• Exercise description
Set down every entry exactly as it stands, omitting any picture.

• The data
━━━━━━━━━━

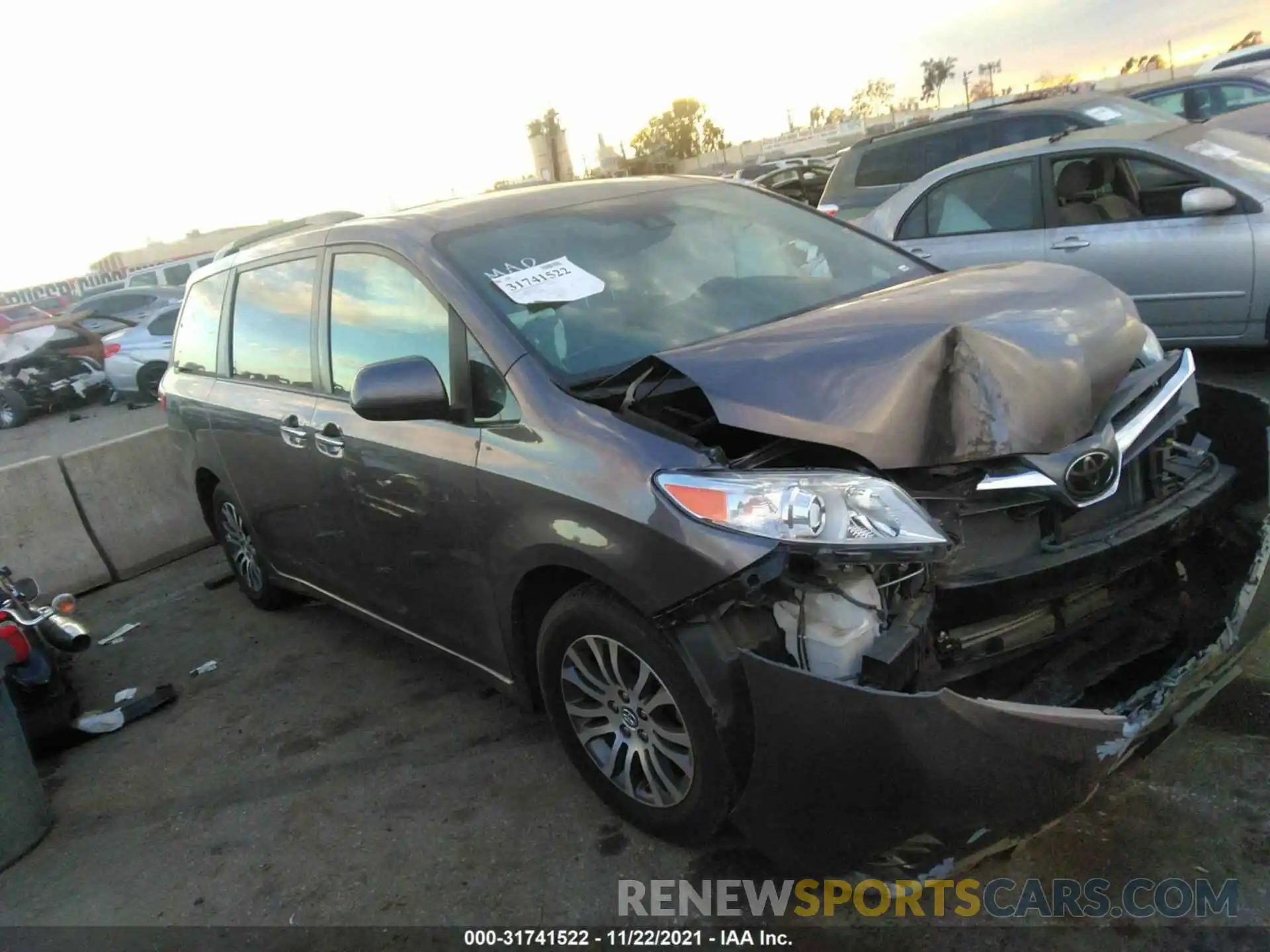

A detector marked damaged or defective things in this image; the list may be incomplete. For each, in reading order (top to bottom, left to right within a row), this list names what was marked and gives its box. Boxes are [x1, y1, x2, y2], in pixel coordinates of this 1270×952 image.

wrecked vehicle [0, 316, 115, 428]
damaged toyota sienna [164, 175, 1270, 873]
wrecked vehicle [164, 177, 1270, 873]
broken headlight [659, 471, 947, 555]
crumpled hood [659, 260, 1148, 468]
destroyed front bumper [725, 383, 1270, 873]
cracked bumper fragment [725, 381, 1270, 878]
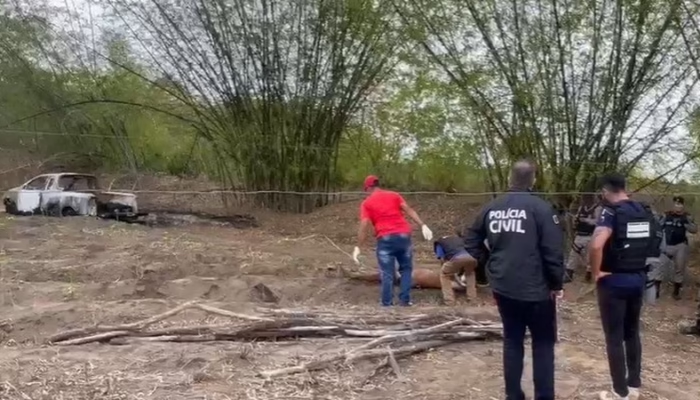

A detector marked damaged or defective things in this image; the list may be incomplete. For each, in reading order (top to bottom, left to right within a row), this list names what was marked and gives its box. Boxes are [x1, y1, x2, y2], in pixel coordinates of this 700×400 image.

burned car [2, 173, 145, 220]
charred car wreck [2, 173, 147, 222]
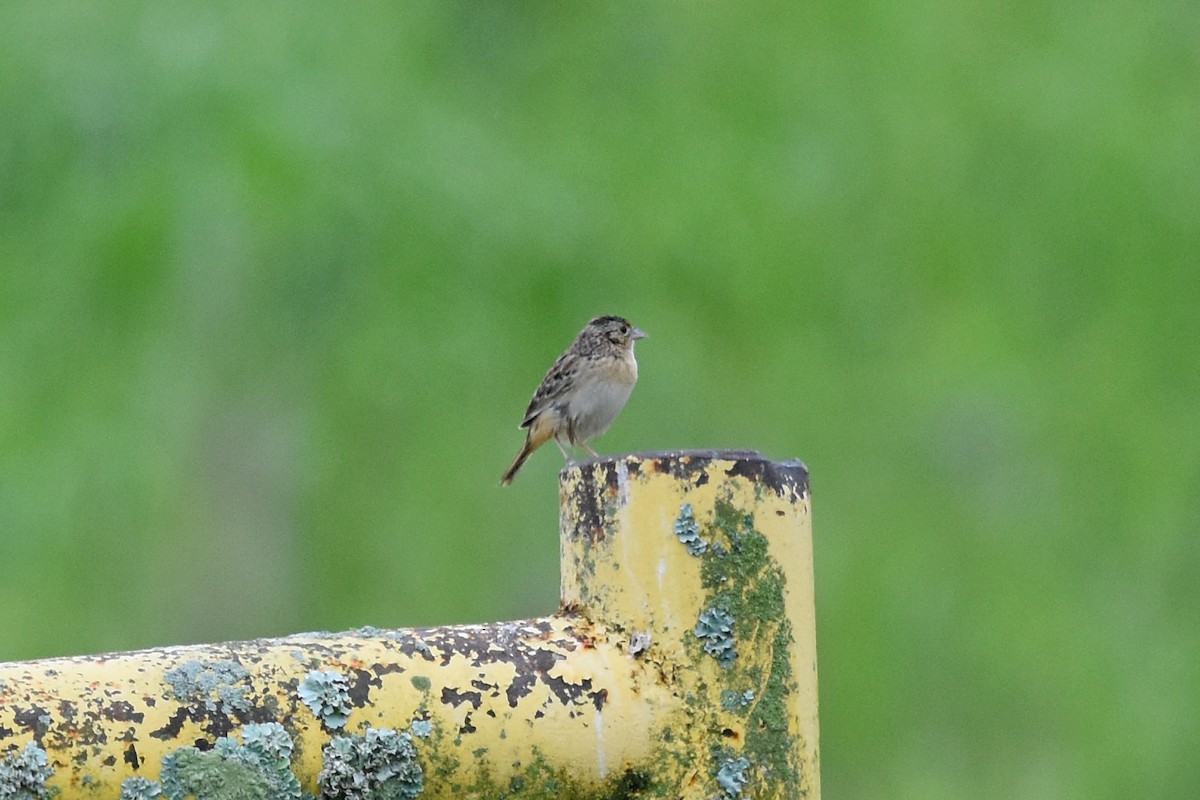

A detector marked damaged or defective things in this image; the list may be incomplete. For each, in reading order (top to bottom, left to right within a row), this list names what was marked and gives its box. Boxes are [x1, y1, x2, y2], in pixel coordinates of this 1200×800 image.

corroded metal [0, 446, 816, 796]
rusty metal post [0, 454, 816, 796]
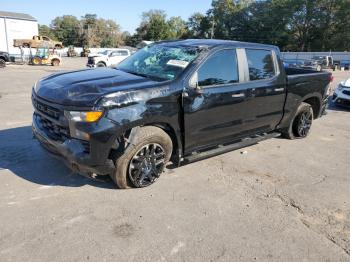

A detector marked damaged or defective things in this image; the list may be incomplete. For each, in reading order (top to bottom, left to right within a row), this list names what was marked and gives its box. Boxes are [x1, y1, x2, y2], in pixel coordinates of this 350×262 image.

damaged front bumper [31, 114, 115, 177]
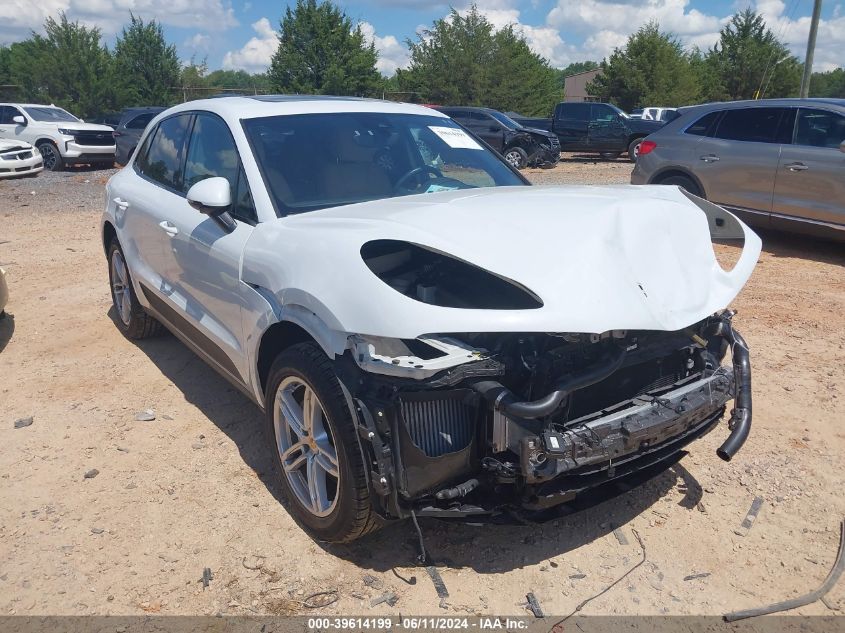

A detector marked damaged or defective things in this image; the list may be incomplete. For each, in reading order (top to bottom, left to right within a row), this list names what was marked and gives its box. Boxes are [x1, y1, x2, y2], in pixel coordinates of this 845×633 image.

damaged white porsche macan [102, 96, 760, 540]
crumpled hood [241, 184, 760, 340]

━━━━━━━━━━

• Result for this exercise
A detector marked damaged or defective things in this image; the list may be incomplete. For each, in reading order (top to bottom, left to right within a row), this list names what was marked and gives its box. Boxes are [x1, y1, x2, y2], in pixel coordinates of this 1270×952 image.

wrecked vehicle [0, 316, 115, 428]
damaged toyota sienna [164, 175, 1270, 873]
wrecked vehicle [164, 177, 1270, 873]
broken headlight [659, 471, 947, 555]
crumpled hood [659, 260, 1148, 468]
destroyed front bumper [725, 383, 1270, 873]
cracked bumper fragment [725, 381, 1270, 878]

A detector marked damaged or defective things in this image; the list may be incomplete. For each, in reading order (top to bottom, left to right within a row), this list names what was marked and gives its box. Boxes are [x1, y1, x2, y2], in pixel coordinates of this 700×400 image.

burned car [2, 173, 145, 220]
charred car wreck [2, 173, 147, 222]

A detector marked damaged or defective things in this image; the list may be incomplete. For each, in reading order (top to bottom, left to right within a row), this list names what was marked and gives its box. Boxes are [x1, y1, x2, y2], in pixel coordinates of this 1200×800 image.

corroded metal [0, 446, 816, 796]
rusty metal post [0, 454, 816, 796]

A detector marked damaged or defective things in this image; the list may be incomplete. For each, in reading order (top to bottom, left to right within a row), this list names what was marked and gives its box. Boxes are [x1, y1, x2, y2], in pixel coordinates of this 350×262 image.

damaged front bumper [31, 114, 115, 177]

A detector marked damaged or defective things in this image; the list may be incomplete. For each, in reading order (top to bottom, left to right within a row), this list names what was marked and gives its box. Boxes are [x1, y1, x2, y2], in pixel coordinates of this 845×633 image.

damaged white porsche macan [102, 96, 760, 540]
crumpled hood [241, 184, 760, 340]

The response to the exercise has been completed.